▶ **Document**
## Start

Wikidata-Taxonomy
Command-line tool and library to extract taxonomies from Wikidata.
Installation
wikidata-taxonomy requires at least NodeJs version 6.
Install globally to make command wdtaxonomy
accessible from your shell $PATH
:
$ npm install -g wikidata-taxonomy
Installation and usage as module and in web applications is described below.
Usage
This module provides the command wdtaxonomy
. By default, a usage help is printed:
$ wdtaxonomy
Usage: wdtaxonomy [options] <id>
extract taxonomies from Wikidata
Options:
-V, --version output the version number
-b, --brief omit counting instances and sites
-c, --children get direct subclasses only
-C, --color enforce color output
-d, --descr include item descriptions
-e, --sparql-endpoint <url> customize the SPARQL endpoint
-f, --format <txt|csv|tsv|json|ndjson> output format
-i, --instances include instances
-I, --no-instancecount omit counting instances
-j, --json use JSON output format
-l, --lang <lang> specify the language to use
-L, --no-labels omit all labels
-m, --mappings <ids> mapping properties (e.g. P1709)

## End

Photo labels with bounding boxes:

## Start

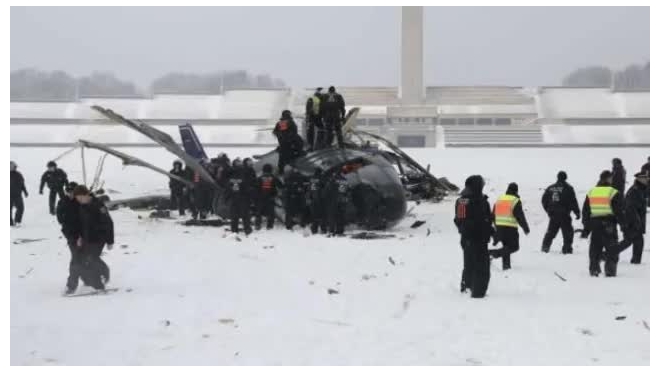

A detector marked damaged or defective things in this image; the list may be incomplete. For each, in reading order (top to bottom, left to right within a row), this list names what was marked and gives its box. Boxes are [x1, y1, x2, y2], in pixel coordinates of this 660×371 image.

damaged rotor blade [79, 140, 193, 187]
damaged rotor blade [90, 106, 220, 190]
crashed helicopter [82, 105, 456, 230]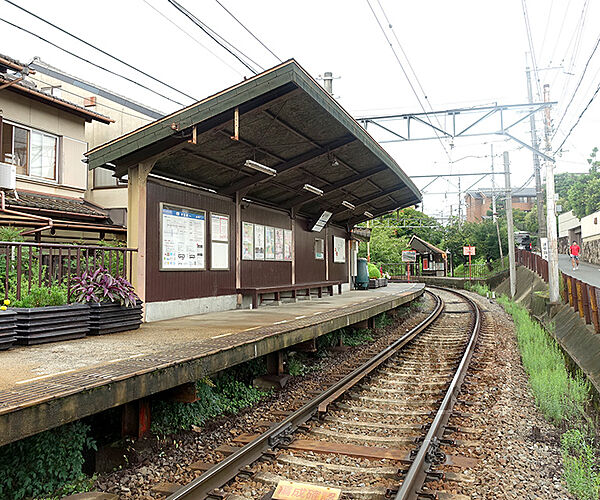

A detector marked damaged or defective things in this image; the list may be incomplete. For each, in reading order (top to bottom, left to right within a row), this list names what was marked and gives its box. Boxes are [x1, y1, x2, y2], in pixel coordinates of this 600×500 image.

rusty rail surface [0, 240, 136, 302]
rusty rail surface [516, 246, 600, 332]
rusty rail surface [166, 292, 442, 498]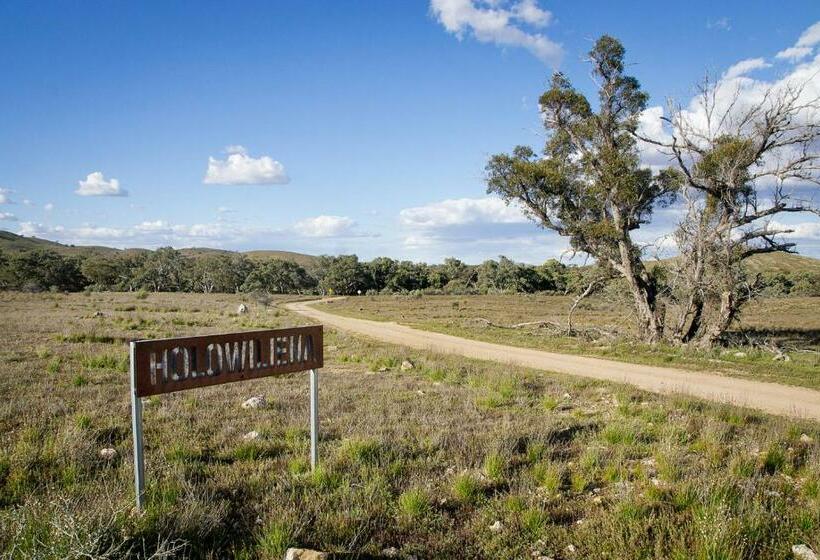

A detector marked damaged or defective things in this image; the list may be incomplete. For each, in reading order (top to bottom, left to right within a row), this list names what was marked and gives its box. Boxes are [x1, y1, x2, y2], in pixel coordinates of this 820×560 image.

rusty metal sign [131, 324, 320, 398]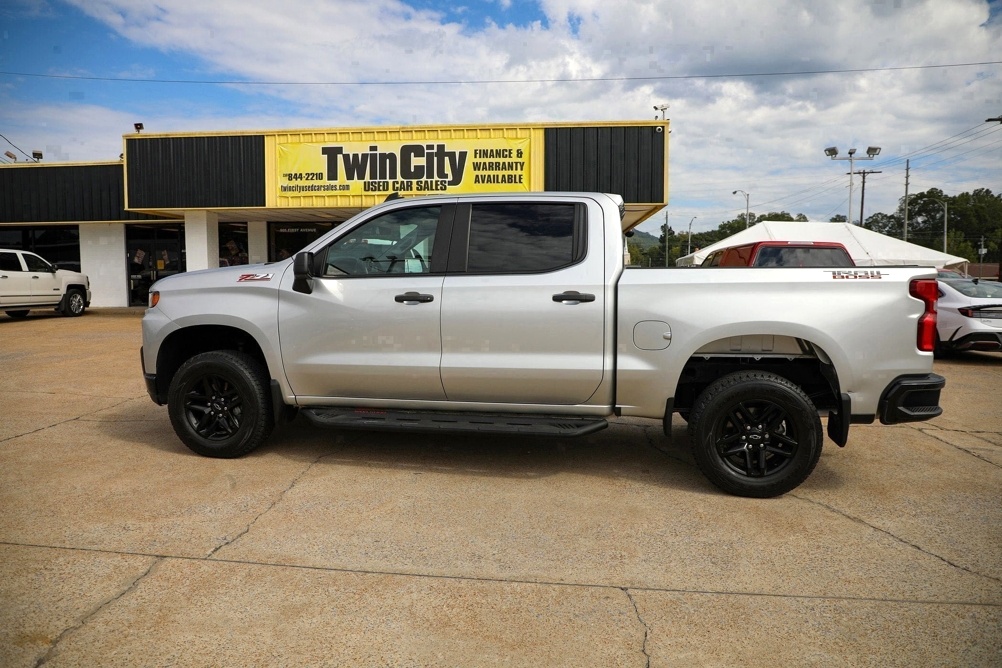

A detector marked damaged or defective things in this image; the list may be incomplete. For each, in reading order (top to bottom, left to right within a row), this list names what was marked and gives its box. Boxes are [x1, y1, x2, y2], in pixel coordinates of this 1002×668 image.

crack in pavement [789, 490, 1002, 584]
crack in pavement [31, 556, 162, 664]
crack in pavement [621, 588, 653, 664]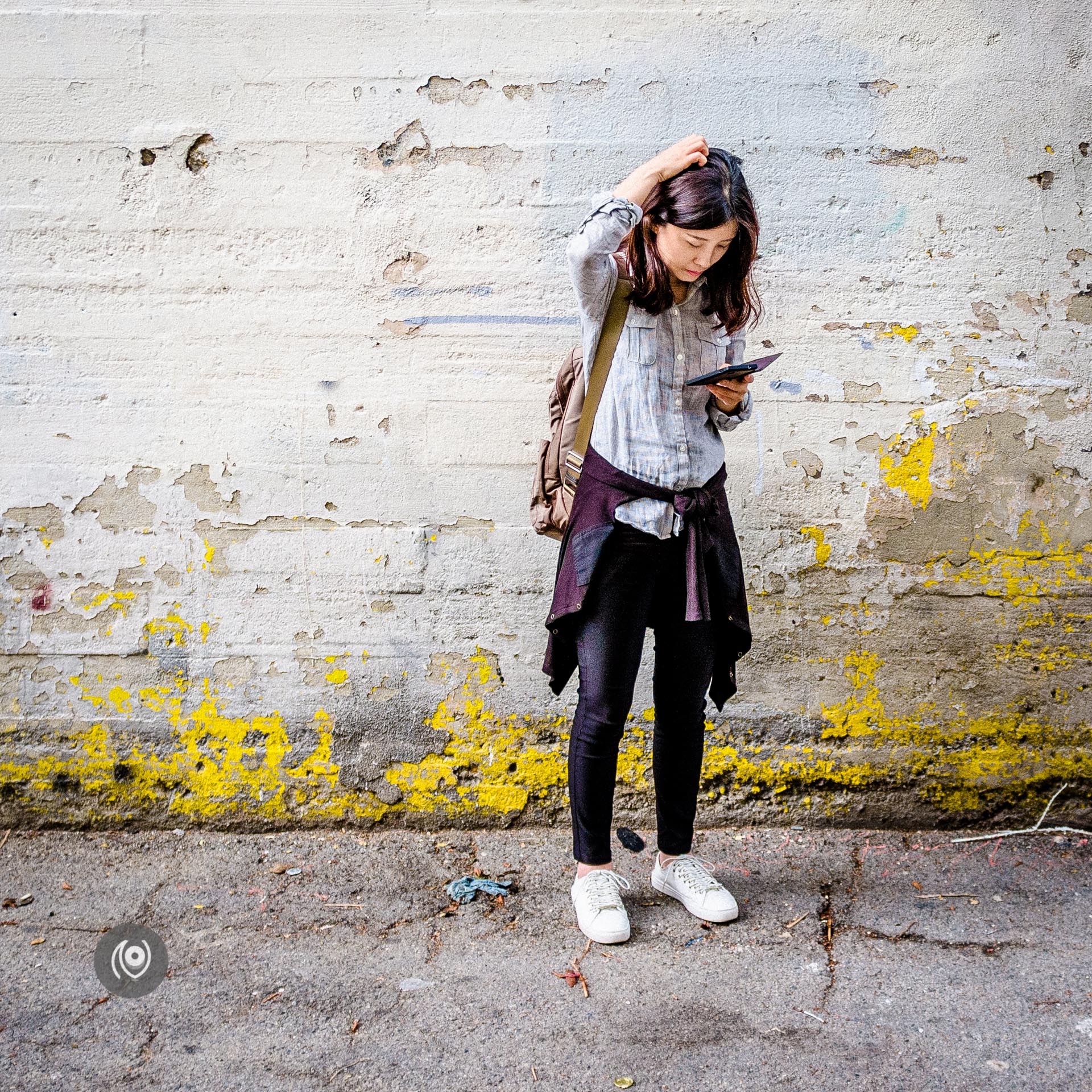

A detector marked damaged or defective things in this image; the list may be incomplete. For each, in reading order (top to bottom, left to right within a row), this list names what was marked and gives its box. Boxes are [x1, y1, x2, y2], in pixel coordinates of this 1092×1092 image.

## End

▶ **Direction**
Reproduce everything in the Wikidata-Taxonomy page from "Install globally to" down to "is described below.". The lines above are separate material from the Wikidata-Taxonomy page.

▶ **Exercise output**
Install globally to make command wdtaxonomy
accessible from your shell $PATH
:
$ npm install -g wikidata-taxonomy
Installation and usage as module and in web applications is described below.